Last week, Super Micro reiterated that it would file its annual report and quarterly report by the deadline. It also said it now expects revenue for the fiscal year ending in June 2026 to come in at $40 billion, which was above average analyst projections of $30.7 billion, according to Bloomberg estimates.
"It is important to understand that this guidance and narrative essentially removed the current bear case from the conversation, assuming things manifest as [Super Micro] guided and described," analysts at Loop Capital wrote in a note to clients at the time.
Unity Software Inc (NYSE:U)
Unity Software shares jumped this week after the firm posted fourth-quarter revenue of $457 million that topped expectations despite slipping by 25% versus the year ago period.
On Friday, analysts at HSBC later upgraded their rating of the company to "buy" from "hold" and lifted their price target, citing "further strong momentum ahead" for Unity's game engine and "a fair chance of success" for its revamped advertising technology offering.
Earlier this year, the San Francisco-based video game software provider said it planned to lay off approximately a fourth of its workforce, or around 1,800 jobs, by the end of March.
CEO Jim Whitehurst previously targeted a "reset" of the group, which provides software tools to the makers of games like "Pokemon Go" and "Hearthstone," in the wake of a developer blowback from a policy to charge certain new fees.
The controversy led to a shake-up of the company's executive leadership, as well as a move to shutter offices.
Celsius Holdings (NASDAQ:CELH)
Shares in Celsius Holdings surged on Friday after the energy drink maker announced it is set to acquire rival Alani Nu and reported better-than-expected fourth-quarter results.
Celsius will buy Alani Nu, a fast-growing energy drink brand, in a $1.8 billion cash-and-stock deal. The acquisition, which includes a net purchase price of $1.65 billion along with $150 million in tax assets, marks Celsius’s largest transaction since its founding nearly 20 years ago.

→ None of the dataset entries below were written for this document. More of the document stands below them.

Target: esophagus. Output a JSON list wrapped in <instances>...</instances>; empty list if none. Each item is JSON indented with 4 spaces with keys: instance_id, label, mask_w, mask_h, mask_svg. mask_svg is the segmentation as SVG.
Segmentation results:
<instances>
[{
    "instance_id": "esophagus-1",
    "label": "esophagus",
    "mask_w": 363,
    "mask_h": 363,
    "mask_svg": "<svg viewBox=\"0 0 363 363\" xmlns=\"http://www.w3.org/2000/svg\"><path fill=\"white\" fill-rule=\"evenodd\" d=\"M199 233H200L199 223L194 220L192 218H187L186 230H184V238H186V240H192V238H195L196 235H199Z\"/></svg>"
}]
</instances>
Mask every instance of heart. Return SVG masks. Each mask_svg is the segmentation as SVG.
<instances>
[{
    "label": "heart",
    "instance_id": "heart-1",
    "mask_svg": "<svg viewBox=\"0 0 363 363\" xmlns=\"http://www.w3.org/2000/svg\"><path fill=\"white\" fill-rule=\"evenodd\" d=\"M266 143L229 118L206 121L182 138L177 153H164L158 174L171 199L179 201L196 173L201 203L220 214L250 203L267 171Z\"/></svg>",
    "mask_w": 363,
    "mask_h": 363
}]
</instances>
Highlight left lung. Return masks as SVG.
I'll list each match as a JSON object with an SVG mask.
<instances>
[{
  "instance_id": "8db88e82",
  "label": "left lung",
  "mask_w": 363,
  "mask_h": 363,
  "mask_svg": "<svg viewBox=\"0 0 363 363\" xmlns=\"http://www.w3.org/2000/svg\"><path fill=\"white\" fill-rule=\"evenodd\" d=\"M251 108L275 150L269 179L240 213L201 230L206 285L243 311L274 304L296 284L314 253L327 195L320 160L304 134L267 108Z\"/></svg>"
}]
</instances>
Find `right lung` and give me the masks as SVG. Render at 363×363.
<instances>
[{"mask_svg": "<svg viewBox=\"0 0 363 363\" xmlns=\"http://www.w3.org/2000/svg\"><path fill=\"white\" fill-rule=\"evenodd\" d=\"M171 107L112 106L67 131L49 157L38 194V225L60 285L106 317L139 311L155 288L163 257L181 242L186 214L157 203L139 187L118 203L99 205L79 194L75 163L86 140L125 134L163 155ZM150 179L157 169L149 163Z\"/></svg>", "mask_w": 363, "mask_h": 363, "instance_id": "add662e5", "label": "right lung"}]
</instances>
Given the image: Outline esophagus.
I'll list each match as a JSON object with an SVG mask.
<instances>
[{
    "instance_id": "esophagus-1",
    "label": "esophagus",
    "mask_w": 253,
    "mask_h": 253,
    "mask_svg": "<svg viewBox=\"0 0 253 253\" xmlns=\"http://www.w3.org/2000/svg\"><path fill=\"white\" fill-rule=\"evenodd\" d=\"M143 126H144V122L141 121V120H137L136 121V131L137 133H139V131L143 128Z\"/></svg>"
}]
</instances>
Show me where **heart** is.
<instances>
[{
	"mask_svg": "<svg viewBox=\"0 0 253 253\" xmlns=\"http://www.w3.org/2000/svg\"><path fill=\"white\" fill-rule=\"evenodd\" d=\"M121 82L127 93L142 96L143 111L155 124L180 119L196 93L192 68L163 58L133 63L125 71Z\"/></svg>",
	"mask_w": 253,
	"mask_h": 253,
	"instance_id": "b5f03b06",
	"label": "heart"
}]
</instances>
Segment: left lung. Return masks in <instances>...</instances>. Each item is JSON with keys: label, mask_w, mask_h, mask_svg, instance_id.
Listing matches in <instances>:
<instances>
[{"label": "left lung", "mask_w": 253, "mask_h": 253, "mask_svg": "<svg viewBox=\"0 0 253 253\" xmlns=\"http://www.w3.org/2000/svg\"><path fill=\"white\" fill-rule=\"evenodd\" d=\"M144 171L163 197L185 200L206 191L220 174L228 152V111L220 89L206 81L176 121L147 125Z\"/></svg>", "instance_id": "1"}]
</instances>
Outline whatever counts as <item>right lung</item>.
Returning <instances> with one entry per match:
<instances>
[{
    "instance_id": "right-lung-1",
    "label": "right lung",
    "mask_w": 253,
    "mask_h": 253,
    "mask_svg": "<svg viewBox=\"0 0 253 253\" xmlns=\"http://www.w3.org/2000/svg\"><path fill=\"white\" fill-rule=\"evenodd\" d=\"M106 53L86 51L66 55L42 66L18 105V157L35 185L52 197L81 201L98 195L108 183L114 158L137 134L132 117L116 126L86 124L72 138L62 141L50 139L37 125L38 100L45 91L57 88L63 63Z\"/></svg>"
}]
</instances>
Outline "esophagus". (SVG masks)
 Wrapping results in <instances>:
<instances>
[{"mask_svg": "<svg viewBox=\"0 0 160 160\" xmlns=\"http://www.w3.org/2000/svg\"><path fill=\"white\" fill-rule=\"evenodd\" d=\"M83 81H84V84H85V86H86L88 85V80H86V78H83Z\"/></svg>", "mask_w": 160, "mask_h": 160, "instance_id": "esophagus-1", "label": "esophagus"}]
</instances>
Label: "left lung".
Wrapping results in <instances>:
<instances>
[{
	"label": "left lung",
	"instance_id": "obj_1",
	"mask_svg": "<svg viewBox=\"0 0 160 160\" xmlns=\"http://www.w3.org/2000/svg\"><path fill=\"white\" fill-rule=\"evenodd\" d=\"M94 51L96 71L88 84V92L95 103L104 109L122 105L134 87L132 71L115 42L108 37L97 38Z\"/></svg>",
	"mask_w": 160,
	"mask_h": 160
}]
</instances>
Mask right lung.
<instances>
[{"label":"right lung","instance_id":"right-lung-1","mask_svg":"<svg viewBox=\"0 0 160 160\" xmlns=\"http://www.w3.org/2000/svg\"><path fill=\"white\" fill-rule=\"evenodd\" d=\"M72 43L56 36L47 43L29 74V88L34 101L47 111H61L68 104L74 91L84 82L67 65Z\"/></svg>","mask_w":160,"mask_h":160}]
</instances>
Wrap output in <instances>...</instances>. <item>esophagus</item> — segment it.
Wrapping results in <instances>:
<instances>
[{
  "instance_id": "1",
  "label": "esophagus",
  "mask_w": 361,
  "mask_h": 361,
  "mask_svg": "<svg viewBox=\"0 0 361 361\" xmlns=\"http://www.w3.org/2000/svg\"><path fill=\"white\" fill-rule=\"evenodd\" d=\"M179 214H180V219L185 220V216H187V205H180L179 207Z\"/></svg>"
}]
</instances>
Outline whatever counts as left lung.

“Celsius is at a defining moment in the better-for-you, functional lifestyle products movement, and we are thrilled to welcome Alani Nu to the Celsius family," said John Fieldly, Chairman and CEO of Celsius.
The move strengthens Celsius’s position in the competitive energy drink market, particularly as its own growth has started to slow. Both Celsius and Alani Nu have marketed their products as fitness-focused beverages and gained popularity among younger consumers, especially women. The acquisition also provides Alani Nu with greater marketing resources as Celsius looks to expand its portfolio.
"The Alani Nu brand has momentum," Jefferies analysts commented. "The brand is growing nicely and has been the biggest share gainer over the past year [...] Notably, Alani Nu should help Celsius grow given the slowdown of its core business."
Cruise stocks down
Shares of major cruise lines dipped earlier this week after newly appointed Commerce Secretary Howard Lutnick indicated that the industry could soon face U.S. taxes.
He reportedly criticized cruise operators for registering their ships under foreign flags to avoid U.S. taxes.
“You ever see a cruise ship with an American flag on the back?” Lutnick said in an appearance on Fox News late on Wednesday. He added that “none of them pay taxes.”
“This is going to end under Donald Trump, and those taxes are going to be paid.”
Shares in Carnival Corporation (NYSE:CCL), Royal Caribbean Cruises (NYSE:RCL), and Norwegian Cruise Line (NYSE:NCLH) were lower following the comments.